## Task inputs

..............................

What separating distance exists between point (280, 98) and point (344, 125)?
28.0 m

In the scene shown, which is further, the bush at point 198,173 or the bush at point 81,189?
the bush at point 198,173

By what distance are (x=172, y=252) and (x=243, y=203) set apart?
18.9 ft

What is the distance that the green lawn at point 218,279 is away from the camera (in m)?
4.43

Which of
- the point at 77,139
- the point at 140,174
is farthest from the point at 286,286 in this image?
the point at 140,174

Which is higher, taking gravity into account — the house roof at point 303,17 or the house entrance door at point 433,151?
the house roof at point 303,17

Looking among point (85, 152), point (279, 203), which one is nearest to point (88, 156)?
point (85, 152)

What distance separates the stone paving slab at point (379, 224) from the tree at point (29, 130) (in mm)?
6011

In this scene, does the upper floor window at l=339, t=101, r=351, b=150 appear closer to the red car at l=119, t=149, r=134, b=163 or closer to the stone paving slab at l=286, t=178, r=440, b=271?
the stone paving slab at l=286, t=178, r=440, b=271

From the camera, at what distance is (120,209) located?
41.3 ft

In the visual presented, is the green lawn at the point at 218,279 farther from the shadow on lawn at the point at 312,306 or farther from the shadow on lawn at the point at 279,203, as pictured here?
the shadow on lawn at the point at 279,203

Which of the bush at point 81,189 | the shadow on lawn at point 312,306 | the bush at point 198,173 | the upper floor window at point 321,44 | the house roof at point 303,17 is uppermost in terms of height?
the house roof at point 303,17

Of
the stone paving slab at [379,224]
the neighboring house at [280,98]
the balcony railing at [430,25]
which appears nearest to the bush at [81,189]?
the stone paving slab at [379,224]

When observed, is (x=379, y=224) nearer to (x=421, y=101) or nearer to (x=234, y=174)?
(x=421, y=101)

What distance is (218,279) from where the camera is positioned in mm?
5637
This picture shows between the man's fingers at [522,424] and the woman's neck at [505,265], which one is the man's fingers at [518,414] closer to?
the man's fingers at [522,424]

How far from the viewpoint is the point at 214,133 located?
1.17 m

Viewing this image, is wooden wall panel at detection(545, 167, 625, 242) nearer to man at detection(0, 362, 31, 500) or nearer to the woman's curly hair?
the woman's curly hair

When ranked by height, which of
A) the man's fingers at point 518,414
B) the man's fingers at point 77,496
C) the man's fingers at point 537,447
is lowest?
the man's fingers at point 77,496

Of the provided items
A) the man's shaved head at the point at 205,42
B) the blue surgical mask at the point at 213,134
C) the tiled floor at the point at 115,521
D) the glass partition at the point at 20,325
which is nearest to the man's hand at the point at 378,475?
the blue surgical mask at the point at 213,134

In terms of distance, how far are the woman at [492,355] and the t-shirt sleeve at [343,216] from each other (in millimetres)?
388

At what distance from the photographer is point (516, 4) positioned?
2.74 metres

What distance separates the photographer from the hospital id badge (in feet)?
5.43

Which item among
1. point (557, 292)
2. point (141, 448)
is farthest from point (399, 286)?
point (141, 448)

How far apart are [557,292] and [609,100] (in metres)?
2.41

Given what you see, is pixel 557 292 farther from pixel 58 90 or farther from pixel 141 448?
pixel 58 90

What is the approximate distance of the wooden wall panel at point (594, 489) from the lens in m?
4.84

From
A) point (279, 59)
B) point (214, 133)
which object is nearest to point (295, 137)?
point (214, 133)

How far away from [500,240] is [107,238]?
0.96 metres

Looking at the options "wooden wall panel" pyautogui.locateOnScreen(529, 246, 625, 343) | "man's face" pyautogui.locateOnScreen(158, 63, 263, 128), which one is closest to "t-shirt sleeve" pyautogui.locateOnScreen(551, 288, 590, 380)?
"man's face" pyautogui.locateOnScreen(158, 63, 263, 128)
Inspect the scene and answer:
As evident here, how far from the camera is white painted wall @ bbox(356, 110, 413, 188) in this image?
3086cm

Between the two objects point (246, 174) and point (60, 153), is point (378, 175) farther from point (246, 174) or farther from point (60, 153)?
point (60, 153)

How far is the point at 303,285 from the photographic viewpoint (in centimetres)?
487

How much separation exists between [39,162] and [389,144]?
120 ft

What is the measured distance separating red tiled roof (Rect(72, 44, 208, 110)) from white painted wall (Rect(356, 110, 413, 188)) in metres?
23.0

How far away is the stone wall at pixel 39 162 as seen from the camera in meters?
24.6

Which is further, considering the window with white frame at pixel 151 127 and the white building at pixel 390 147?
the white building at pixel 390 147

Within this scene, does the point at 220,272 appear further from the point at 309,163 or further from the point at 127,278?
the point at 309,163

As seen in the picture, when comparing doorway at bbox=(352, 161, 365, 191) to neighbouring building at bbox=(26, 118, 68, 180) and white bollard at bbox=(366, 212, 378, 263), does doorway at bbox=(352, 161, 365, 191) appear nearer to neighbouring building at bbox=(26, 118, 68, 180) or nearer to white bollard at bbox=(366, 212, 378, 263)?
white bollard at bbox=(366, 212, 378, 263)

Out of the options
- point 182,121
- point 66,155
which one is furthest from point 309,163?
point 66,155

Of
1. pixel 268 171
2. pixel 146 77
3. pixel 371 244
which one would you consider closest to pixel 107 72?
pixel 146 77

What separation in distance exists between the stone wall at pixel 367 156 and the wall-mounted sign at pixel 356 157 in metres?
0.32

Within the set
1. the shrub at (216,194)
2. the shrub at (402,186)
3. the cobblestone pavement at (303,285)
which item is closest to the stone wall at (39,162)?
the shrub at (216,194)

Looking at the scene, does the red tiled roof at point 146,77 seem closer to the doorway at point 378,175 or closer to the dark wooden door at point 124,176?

..............................

Retype the listing from the line with "What distance is (218,279)" to the line with "0.96 metres", keeping every line identical to the original.

What distance is (218,279) from where the camera is positioned in mm?
5637
This picture shows between the man's fingers at [522,424] and the woman's neck at [505,265], which one is the man's fingers at [518,414] closer to?
the man's fingers at [522,424]

How far from the viewpoint is the point at 214,133 located?
1.17 m

Viewing this image, is wooden wall panel at detection(545, 167, 625, 242) nearer to man at detection(0, 362, 31, 500) or nearer to the woman's curly hair?
the woman's curly hair

When ranked by height, which of
A) the man's fingers at point 518,414
B) the man's fingers at point 77,496
C) the man's fingers at point 537,447
is lowest?
the man's fingers at point 77,496

Of the provided items
A) the man's shaved head at the point at 205,42
B) the blue surgical mask at the point at 213,134
C) the tiled floor at the point at 115,521
D) the glass partition at the point at 20,325
which is nearest to the man's hand at the point at 378,475?
the blue surgical mask at the point at 213,134

In terms of distance, how far are the woman at [492,355] and the t-shirt sleeve at [343,216] from each other (in millimetres)?
388

At what distance from the photographer is point (516, 4) positioned?
2.74 metres

What distance separates the photographer from the hospital id badge (in feet)?
5.43

Which item among
1. point (557, 292)
2. point (141, 448)
is farthest from point (399, 286)?
point (141, 448)

How far apart are [557,292] and [609,100] (in metres)?
2.41

Given what you see, is pixel 557 292 farther from pixel 58 90 or farther from pixel 141 448?
pixel 58 90

What is the approximate distance of the wooden wall panel at point (594, 489) from the lens in m?
4.84

From
A) point (279, 59)
B) point (214, 133)
which object is nearest to point (295, 137)?
point (214, 133)

How far away from [500,240] is [107,238]?
0.96 metres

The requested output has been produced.